Bridget Moser, “A Malevolently Bad Map,” 2024
video still (Courtesy of the artist)
Bridget Moser’s new solo exhibition A Malevolently Bad Map navigates the rocky terrain of self-knowledge. Through her unique combination of prop comedy, performance art, video, and sculptural installation, Moser’s humour and absurdity revel in the incongruous emotions of the Amazon age. In A Malevolently Bad Map, Moser takes a more personal tone, meandering through territories of identity formation, overcoming personal struggle, and the consumerization of self-expression.
For Moser, selfhood is not fixed or singular. It is a confusing mess of distractions, moments of acceptance, external pressures, and misdirected internal desires. Moser’s new video, also titled A Malevolently Bad Map is structured through a conversation between a person (played by Moser), a flesh-coloured, beaded towel of a Greek volute krater, and a pair of sentient pants. The person expresses familiar feelings of unfulfillment and that despite working out, keeping hydrated, staying on top of interior design trends, and living in a time and place of privilege, they still feel directionless.
Moser presents identity and self as a complicated texture of affirmations, irrational outbursts, and worries; a far cry from some unified whole. After all of the online purchases, bookmarked self-help articles, burnout, and ugly crying, maybe just trying to locate our fractured parts is enough. It’s like what the peachy volute krater says: “It’s not the fragments, but how they hang together.”

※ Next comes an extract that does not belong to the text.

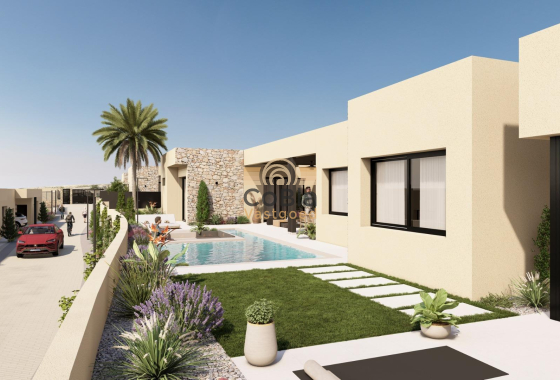 Nouvelle construction - Villa - BAOS Y MENDIGO - Altaona Golf And Country Village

The title to the exhibition references X (formerly Twitter) user @oldbooksguy’s alt-right flirting chart of “15 (Pretty Big) Differences Between Good Art and Bad Art”. Apparently, one of the markers of “Bad Art” is recognizing it as “A Malevolently Bad Map”. The idea of intentionally following a bad map resonates with Moser’s questioning of identity formation. How much of the journey has been predetermined by our personal bad maps and how much of it is a result of just struggling to read the damn thing?
Bridget Moser’s performance, THE WORM THAT DESTROYS YOU will accompany the opening of the exhibition at 1:30 PM on January 27, 2023.